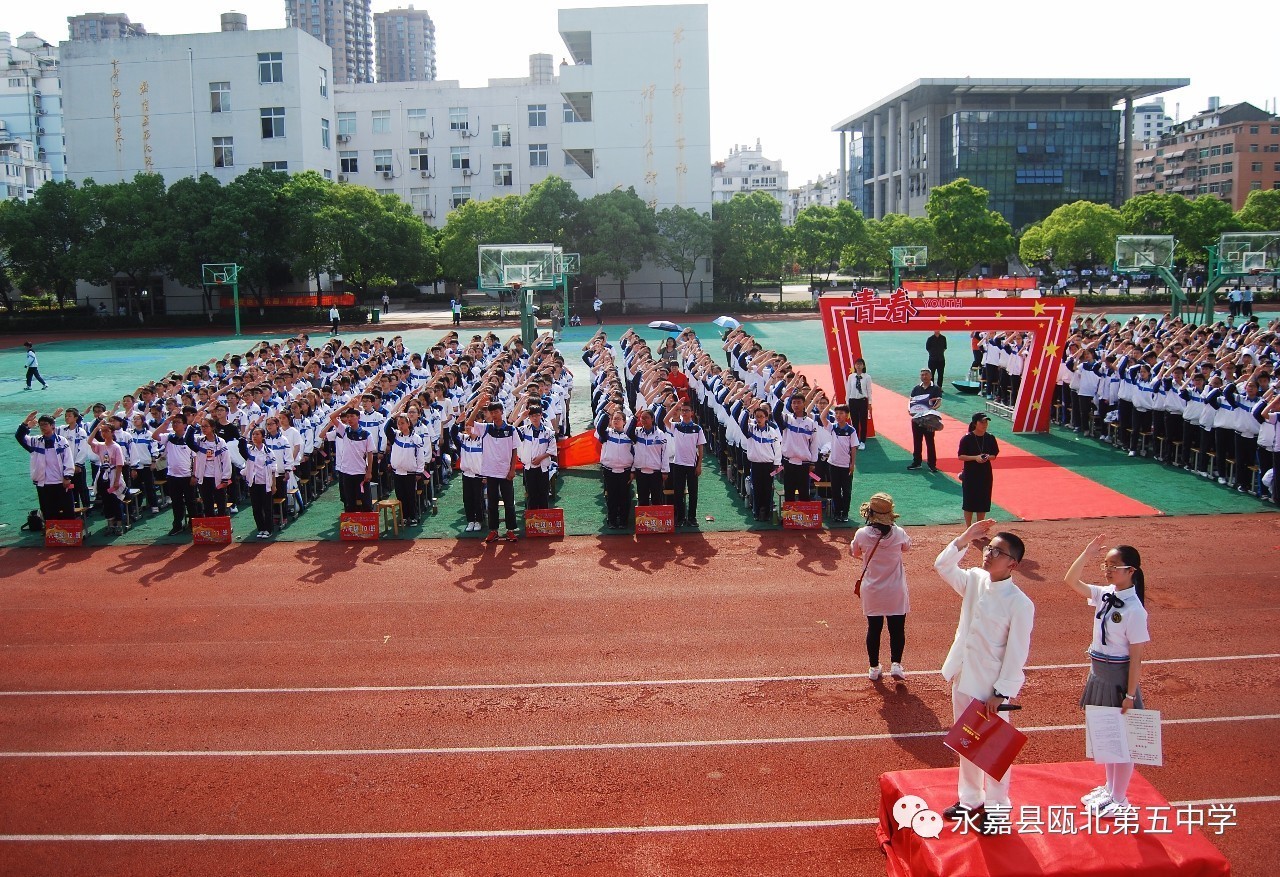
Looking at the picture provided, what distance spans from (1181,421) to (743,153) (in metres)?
140

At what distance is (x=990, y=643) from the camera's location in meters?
6.07

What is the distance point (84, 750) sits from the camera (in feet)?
26.9

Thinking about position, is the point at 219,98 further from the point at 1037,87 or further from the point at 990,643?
the point at 1037,87

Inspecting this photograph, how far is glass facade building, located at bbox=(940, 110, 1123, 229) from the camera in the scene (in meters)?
94.5

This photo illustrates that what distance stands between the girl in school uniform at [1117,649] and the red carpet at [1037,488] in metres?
8.83

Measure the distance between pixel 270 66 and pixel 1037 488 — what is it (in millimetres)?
55010

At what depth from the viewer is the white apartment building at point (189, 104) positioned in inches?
2282

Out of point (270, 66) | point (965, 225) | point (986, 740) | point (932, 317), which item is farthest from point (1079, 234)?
point (986, 740)

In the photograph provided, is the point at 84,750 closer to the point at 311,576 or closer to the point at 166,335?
the point at 311,576

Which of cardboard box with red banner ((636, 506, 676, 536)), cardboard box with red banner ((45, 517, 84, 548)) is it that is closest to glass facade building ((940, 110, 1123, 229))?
cardboard box with red banner ((636, 506, 676, 536))

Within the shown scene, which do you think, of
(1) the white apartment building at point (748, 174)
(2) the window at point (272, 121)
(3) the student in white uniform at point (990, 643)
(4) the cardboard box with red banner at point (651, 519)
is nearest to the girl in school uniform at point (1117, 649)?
(3) the student in white uniform at point (990, 643)

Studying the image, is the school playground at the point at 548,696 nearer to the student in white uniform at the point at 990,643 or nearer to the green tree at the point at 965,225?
the student in white uniform at the point at 990,643

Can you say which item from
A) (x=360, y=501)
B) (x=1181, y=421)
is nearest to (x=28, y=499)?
(x=360, y=501)

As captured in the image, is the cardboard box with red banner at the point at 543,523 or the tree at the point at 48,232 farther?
the tree at the point at 48,232
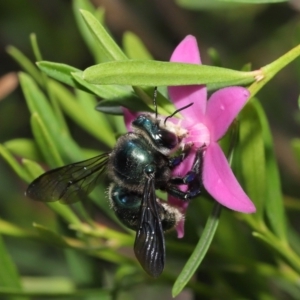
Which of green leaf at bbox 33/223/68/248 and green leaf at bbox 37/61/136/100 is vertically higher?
green leaf at bbox 37/61/136/100

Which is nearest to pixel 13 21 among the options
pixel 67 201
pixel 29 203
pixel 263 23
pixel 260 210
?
pixel 29 203

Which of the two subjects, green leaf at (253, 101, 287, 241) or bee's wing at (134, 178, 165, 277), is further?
green leaf at (253, 101, 287, 241)

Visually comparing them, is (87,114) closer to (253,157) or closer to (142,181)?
(142,181)

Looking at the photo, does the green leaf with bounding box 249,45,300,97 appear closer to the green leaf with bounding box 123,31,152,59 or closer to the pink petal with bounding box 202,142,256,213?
the pink petal with bounding box 202,142,256,213

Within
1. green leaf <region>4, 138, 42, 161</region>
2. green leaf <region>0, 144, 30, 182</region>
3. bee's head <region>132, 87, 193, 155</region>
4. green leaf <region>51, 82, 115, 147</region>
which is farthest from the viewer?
green leaf <region>51, 82, 115, 147</region>

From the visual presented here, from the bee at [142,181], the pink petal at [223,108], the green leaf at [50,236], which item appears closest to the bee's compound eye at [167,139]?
the bee at [142,181]

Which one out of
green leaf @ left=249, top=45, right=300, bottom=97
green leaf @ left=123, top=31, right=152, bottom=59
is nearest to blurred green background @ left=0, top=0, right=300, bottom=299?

▶ **WHAT NEEDS TO BE DONE**
Every line from the one holding "Looking at the photo, does" through the final line of the listing must be echoed exactly; leave out all other lines.

▶ **RESPONSE BELOW**
Looking at the photo, does the green leaf with bounding box 249,45,300,97 appear closer to the green leaf with bounding box 123,31,152,59 or closer to the pink petal with bounding box 202,142,256,213?
the pink petal with bounding box 202,142,256,213

Within
1. green leaf <region>4, 138, 42, 161</region>
2. green leaf <region>0, 144, 30, 182</region>
3. bee's head <region>132, 87, 193, 155</region>
4. green leaf <region>51, 82, 115, 147</region>
which is farthest from the viewer?
green leaf <region>51, 82, 115, 147</region>

From the visual presented here, from the bee at [142,181], the pink petal at [223,108], the green leaf at [50,236], which item appears closest to the bee's compound eye at [167,139]?
the bee at [142,181]

Which one out of
green leaf @ left=249, top=45, right=300, bottom=97
green leaf @ left=123, top=31, right=152, bottom=59
is nearest to blurred green background @ left=0, top=0, right=300, bottom=299?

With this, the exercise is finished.